| name | enrich-citations |
| description | Find and add authoritative source links for all facts, citations, and references in markdown documents |
Enrich Citations
This skill enhances markdown documents by finding and adding authoritative source links for all mentioned facts, citations, tools, products, research, and references.
Key Principles
- Find authoritative sources: Search for the original, most credible source for each reference
- Verify accuracy: Ensure links point to the correct, current information
- Preserve content: Only add hyperlinks, don't change the document's text or meaning
- Proper formatting: Use markdown hyperlink syntax with spaces for proper rendering
When to Use This Skill
Use this skill when the user asks to:
- Add citations to a document
- Find sources for mentioned references
- Add hyperlinks to external resources
- Verify and link fact sources
- Enrich a document with authoritative links
Processing Instructions
Step 1: Identify References
Read through the entire markdown document and identify all mentions of:
External sources and research:
- Academic papers, studies, reports
- Books, articles, blog posts
- Research findings or statistics
Tools and software:
- Applications, frameworks, libraries
- Programming languages, platforms
- Development tools, services
Products and services:
- Commercial products
- SaaS platforms
- Hardware or software products
Organizations and institutions:
- Companies, universities
- Standards bodies, foundations
- Government agencies
Technical concepts and standards:
- Specifications (RFC, W3C, etc.)
- APIs, protocols
- Industry standards
People and experts:
- Authors, researchers
- Industry leaders
- Subject matter experts
Step 2: Web Search for Sources
For each identified reference:
Search for the authoritative source:
- Use web search to find the official or most credible source
- Prioritize: official websites > documentation > reputable publications
- For academic references: search for DOI, arXiv, official publication
Verify the source:
- Ensure the URL is current and accessible
- Check that content matches the reference
- Confirm it's the most authoritative source available
Select the best link:
- Official documentation or homepage for tools/products
- Original publication for research/articles
- Wikipedia for general concepts (if no better source exists)
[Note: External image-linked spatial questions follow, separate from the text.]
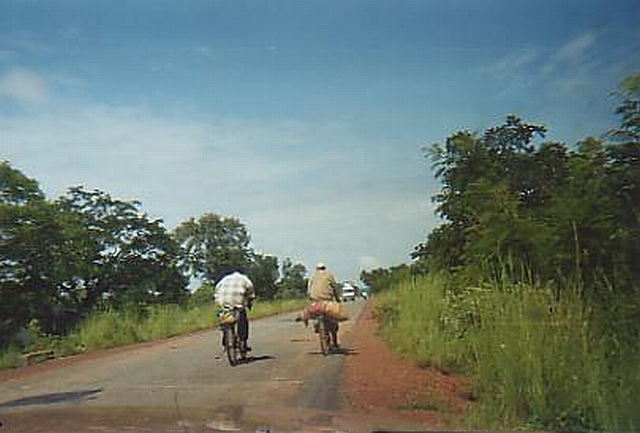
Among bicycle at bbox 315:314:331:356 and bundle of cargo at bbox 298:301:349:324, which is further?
bicycle at bbox 315:314:331:356

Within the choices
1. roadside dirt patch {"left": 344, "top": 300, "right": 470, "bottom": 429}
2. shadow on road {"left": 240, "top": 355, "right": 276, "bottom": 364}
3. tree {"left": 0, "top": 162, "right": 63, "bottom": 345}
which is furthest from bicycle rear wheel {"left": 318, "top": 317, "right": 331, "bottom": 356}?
tree {"left": 0, "top": 162, "right": 63, "bottom": 345}

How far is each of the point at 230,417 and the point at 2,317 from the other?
800 inches

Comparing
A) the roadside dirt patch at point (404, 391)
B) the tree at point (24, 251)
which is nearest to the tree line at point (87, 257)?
the tree at point (24, 251)

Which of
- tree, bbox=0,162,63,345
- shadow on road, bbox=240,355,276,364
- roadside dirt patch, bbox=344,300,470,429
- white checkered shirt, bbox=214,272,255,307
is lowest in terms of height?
roadside dirt patch, bbox=344,300,470,429

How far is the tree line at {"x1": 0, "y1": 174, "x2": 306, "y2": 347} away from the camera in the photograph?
26047 millimetres

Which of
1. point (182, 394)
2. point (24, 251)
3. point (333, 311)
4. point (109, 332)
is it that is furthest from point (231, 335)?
point (24, 251)

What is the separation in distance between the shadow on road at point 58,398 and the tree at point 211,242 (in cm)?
678

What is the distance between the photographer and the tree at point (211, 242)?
2111 centimetres

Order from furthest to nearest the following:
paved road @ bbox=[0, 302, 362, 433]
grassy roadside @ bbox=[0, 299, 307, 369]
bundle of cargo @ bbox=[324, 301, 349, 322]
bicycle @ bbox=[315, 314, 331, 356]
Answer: grassy roadside @ bbox=[0, 299, 307, 369] → bicycle @ bbox=[315, 314, 331, 356] → bundle of cargo @ bbox=[324, 301, 349, 322] → paved road @ bbox=[0, 302, 362, 433]

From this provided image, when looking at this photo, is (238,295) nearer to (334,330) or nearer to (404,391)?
(334,330)

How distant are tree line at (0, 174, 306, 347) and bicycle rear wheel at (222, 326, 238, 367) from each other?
15.4 feet

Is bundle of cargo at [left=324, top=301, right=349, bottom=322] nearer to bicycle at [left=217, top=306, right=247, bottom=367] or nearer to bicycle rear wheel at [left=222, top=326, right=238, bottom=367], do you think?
bicycle at [left=217, top=306, right=247, bottom=367]

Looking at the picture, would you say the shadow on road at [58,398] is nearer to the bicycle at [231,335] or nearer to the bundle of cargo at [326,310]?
the bicycle at [231,335]

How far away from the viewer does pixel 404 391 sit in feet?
32.6
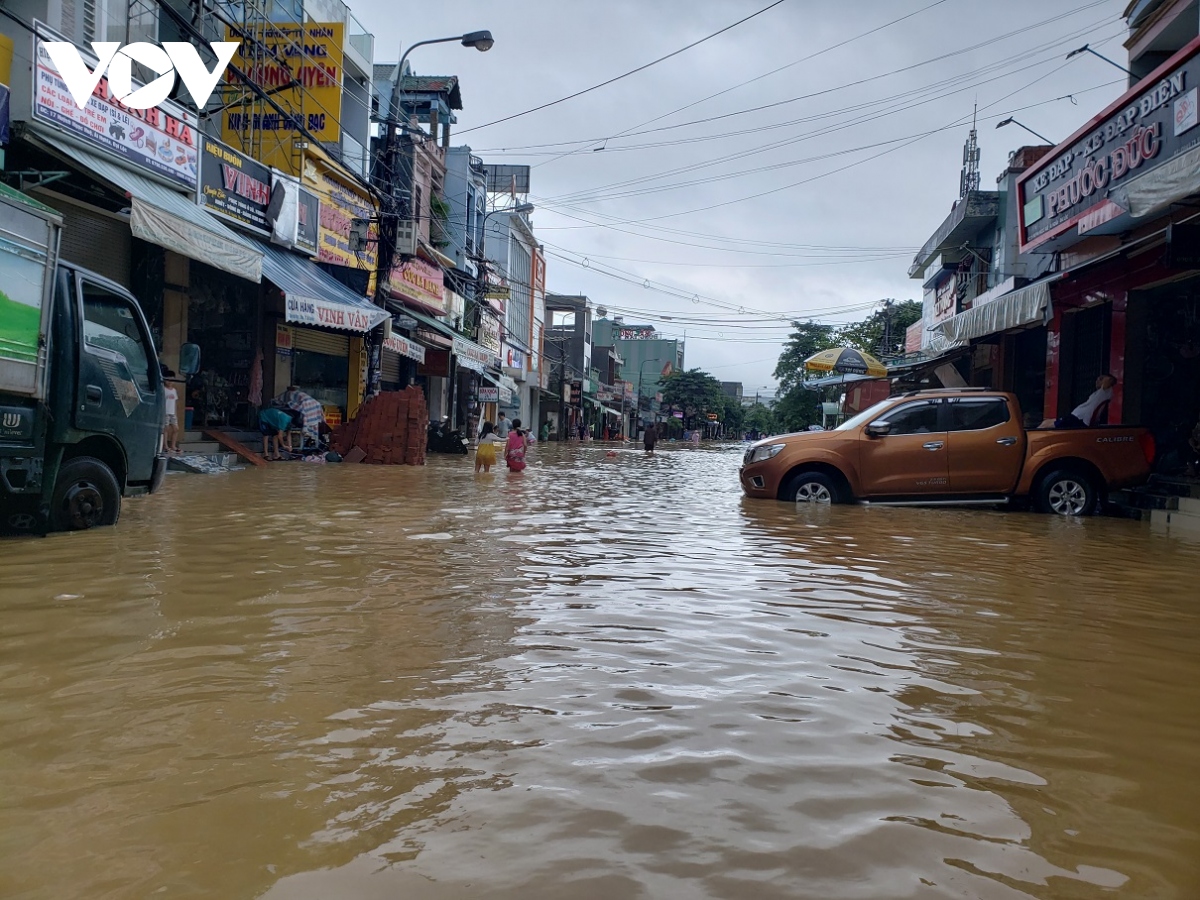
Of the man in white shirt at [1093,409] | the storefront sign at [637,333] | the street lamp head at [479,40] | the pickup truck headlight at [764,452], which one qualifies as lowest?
the pickup truck headlight at [764,452]

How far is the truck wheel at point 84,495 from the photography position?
762cm

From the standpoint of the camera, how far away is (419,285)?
2909 cm

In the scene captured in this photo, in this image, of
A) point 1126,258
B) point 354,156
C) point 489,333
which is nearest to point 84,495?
point 1126,258

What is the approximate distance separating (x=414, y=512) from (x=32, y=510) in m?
4.11

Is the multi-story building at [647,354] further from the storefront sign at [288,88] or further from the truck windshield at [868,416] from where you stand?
the truck windshield at [868,416]

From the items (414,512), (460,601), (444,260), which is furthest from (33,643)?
(444,260)

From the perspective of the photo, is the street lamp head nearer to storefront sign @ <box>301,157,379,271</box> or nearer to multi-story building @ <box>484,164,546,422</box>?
storefront sign @ <box>301,157,379,271</box>

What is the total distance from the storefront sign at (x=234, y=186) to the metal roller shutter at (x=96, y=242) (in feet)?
6.13

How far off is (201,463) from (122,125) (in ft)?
17.7

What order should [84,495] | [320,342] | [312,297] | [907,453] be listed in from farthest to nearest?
[320,342]
[312,297]
[907,453]
[84,495]

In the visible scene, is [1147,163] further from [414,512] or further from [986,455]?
[414,512]

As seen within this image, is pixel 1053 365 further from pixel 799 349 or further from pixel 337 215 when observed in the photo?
pixel 799 349

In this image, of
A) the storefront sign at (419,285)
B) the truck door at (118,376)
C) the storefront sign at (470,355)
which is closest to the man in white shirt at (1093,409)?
the truck door at (118,376)

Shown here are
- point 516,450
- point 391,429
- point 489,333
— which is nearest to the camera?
point 516,450
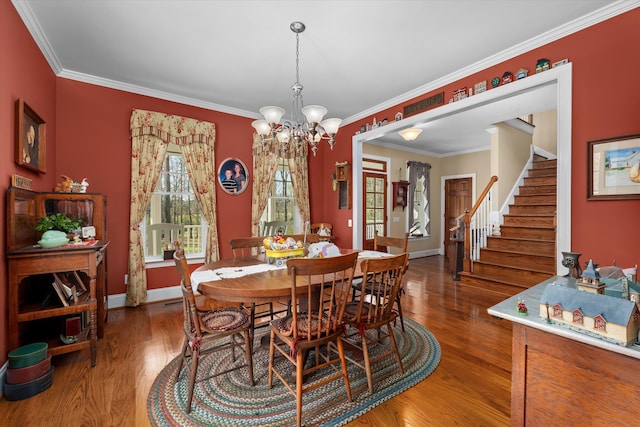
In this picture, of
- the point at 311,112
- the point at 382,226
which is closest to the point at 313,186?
the point at 382,226

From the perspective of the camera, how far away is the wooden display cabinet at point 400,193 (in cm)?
686

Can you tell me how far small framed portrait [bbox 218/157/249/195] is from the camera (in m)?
4.36

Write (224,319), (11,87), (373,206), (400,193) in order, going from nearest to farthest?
(224,319)
(11,87)
(373,206)
(400,193)

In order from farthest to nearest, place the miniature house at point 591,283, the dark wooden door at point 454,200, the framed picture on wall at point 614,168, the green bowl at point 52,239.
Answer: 1. the dark wooden door at point 454,200
2. the green bowl at point 52,239
3. the framed picture on wall at point 614,168
4. the miniature house at point 591,283

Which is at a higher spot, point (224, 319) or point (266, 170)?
point (266, 170)

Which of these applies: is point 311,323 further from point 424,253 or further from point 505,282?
point 424,253

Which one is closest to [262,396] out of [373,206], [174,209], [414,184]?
[174,209]

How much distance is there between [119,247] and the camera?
3.65 metres

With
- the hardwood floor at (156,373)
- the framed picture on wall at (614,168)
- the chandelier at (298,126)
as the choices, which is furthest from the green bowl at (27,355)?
the framed picture on wall at (614,168)

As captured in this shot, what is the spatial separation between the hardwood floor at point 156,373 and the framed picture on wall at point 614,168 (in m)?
1.58

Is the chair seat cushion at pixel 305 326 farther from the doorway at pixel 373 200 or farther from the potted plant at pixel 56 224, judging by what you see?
the doorway at pixel 373 200

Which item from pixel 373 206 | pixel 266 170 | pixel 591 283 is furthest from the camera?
pixel 373 206

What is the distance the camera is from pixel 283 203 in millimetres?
5145

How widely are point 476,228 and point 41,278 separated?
5.87 metres
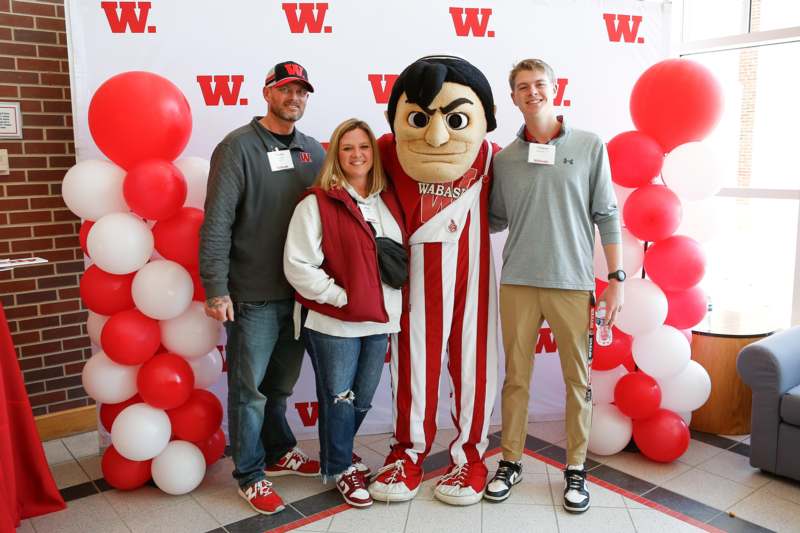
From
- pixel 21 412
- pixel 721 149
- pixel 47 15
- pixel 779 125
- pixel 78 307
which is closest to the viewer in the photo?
pixel 21 412

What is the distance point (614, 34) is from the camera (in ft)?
11.3

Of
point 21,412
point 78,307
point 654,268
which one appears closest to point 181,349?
point 21,412

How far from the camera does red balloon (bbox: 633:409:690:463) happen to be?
2.93 meters

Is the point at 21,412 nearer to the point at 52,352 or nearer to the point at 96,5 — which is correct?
the point at 52,352

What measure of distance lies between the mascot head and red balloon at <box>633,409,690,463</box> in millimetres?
1453

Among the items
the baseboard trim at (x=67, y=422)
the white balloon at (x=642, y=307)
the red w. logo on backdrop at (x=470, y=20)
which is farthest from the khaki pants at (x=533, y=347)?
the baseboard trim at (x=67, y=422)

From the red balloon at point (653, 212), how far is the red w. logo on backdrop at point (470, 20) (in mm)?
1135

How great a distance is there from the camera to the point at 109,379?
2.62 metres

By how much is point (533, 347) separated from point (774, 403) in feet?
3.43

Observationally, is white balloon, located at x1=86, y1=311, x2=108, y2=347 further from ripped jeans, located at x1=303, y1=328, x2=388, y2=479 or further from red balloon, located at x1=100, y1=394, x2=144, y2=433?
ripped jeans, located at x1=303, y1=328, x2=388, y2=479

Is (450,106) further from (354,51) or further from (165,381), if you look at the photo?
(165,381)

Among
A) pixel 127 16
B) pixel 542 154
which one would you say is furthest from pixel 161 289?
pixel 542 154

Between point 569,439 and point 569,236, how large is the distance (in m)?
0.84

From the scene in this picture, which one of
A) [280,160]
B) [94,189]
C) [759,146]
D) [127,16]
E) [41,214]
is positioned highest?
[127,16]
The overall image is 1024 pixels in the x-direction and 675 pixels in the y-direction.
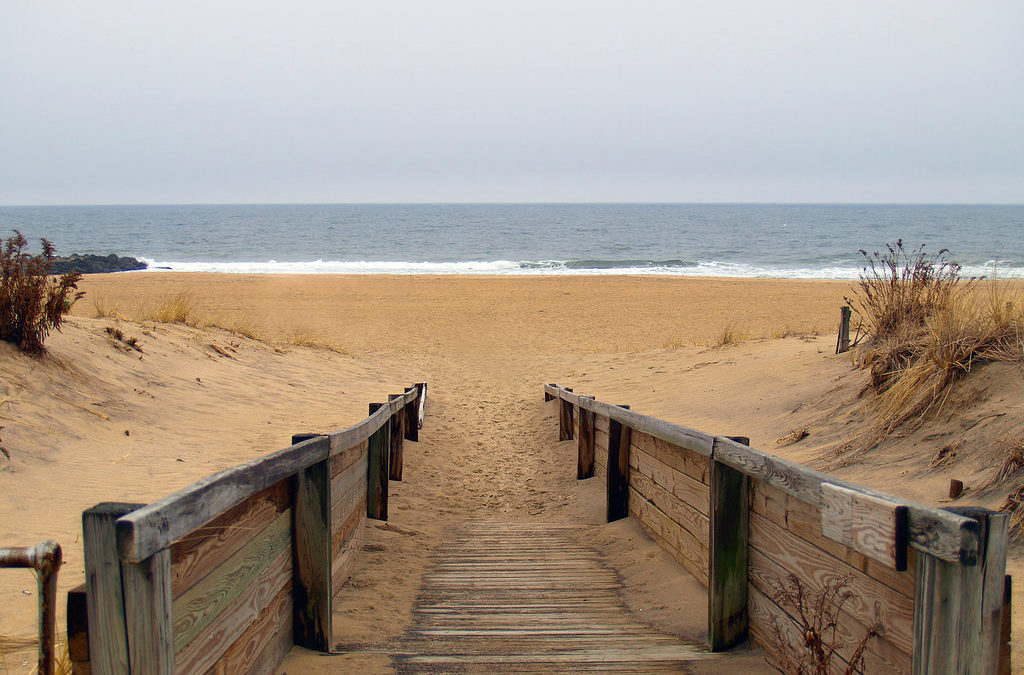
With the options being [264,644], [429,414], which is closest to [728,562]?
[264,644]

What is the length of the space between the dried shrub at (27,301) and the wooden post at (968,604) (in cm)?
768

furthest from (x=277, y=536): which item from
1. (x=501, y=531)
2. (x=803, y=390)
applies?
(x=803, y=390)

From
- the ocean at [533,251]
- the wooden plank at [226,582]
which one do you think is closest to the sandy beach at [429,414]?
the wooden plank at [226,582]

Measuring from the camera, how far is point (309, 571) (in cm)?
346

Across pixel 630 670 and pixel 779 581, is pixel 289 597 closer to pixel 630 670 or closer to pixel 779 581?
pixel 630 670

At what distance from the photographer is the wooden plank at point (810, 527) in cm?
241

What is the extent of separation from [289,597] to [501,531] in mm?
3113

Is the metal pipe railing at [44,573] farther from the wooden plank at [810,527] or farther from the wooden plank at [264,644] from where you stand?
the wooden plank at [810,527]

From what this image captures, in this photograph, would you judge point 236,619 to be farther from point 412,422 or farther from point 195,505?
point 412,422

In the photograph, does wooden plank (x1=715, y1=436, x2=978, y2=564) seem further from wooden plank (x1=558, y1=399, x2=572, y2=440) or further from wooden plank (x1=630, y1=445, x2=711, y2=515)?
wooden plank (x1=558, y1=399, x2=572, y2=440)

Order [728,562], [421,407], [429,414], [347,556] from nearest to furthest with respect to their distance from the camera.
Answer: [728,562]
[347,556]
[421,407]
[429,414]

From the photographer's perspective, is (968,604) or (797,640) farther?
(797,640)

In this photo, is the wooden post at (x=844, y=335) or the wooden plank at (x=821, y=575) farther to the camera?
the wooden post at (x=844, y=335)

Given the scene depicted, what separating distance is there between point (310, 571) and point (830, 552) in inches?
87.8
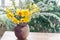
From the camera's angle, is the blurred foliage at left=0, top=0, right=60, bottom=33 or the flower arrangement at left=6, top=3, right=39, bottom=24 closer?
the flower arrangement at left=6, top=3, right=39, bottom=24

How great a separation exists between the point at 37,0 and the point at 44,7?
20cm

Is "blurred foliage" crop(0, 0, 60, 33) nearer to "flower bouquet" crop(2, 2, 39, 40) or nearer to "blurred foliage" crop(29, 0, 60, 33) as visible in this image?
"blurred foliage" crop(29, 0, 60, 33)

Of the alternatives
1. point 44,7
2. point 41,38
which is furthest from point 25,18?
point 44,7

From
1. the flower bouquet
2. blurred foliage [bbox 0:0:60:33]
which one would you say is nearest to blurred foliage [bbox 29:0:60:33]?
blurred foliage [bbox 0:0:60:33]

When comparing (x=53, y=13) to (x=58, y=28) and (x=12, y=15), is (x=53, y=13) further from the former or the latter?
(x=12, y=15)

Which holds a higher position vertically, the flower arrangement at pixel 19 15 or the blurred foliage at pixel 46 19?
the flower arrangement at pixel 19 15

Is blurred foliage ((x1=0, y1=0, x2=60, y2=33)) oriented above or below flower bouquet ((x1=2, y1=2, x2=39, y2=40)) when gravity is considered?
below

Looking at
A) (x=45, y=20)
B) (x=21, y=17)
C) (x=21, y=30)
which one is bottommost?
(x=45, y=20)

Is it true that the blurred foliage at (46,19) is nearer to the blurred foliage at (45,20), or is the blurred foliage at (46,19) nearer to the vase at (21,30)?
the blurred foliage at (45,20)

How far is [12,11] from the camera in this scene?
161 centimetres

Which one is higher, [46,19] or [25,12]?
[25,12]

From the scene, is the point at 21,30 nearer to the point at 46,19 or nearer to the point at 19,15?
the point at 19,15

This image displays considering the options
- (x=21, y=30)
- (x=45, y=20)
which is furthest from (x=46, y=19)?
(x=21, y=30)

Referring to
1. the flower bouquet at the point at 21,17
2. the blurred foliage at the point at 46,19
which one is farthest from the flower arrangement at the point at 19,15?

- GitHub repository for open source projects
Step 3: Add Hyperlinks
Replace plain text references with markdown hyperlinks:
Format: [Reference Text](URL)
Critical formatting requirements:
- Add spaces around hyperlinks:
text [link](url) text(nottext[link](url)text) - Use descriptive link text (the actual reference name, not "click here")
- Maintain the original sentence structure
- Preserve all other content unchanged
Examples:
Before:
According to the 2023 Stack Overflow Survey, JavaScript is the most popular language.
After:
According to the [2023 Stack Overflow Survey](https://survey.stackoverflow.co/2023/) , JavaScript is the most popular language.
Before (Chinese):
文章提到了GPT-4的能力提升
After (Chinese):
文章提到了 [GPT-4](https://openai.com/gpt-4) 的能力提升
Step 4: Quality Assurance
Before finalizing:
Verify all links:
- Test that URLs are valid and accessible
- Check for broken links or redirects
- Ensure HTTPS when available
Check formatting:
- Confirm spaces around hyperlinks
- Verify markdown syntax is correct
- Ensure links render properly
Review accuracy:
- Links point to correct resources
- No duplicate or conflicting sources
- All identified references are addressed
Important Constraints
- NEVER change the document content: Only add hyperlinks to existing text
- NEVER add new information: Don't insert citations not mentioned in the original
- NEVER remove existing content: Preserve all original text
- NEVER summarize or paraphrase: Keep exact wording
- DO add spaces around hyperlinks: Essential for proper rendering
- DO verify all sources: Ensure accuracy and accessibility
Output Format
Return the enhanced markdown document with:
- All appropriate references converted to hyperlinks
- Proper spacing around all links
- Original content and structure preserved
- All links verified and working
Source Priority Guidelines
When multiple sources exist, prioritize in this order:
- Official sources: Project homepages, official documentation
- Primary sources: Original research papers, first publications
- Authoritative organizations: Standards bodies, academic institutions
- Reputable publications: Well-known tech blogs, news sites
- Community resources: GitHub, Stack Overflow (for code/tools)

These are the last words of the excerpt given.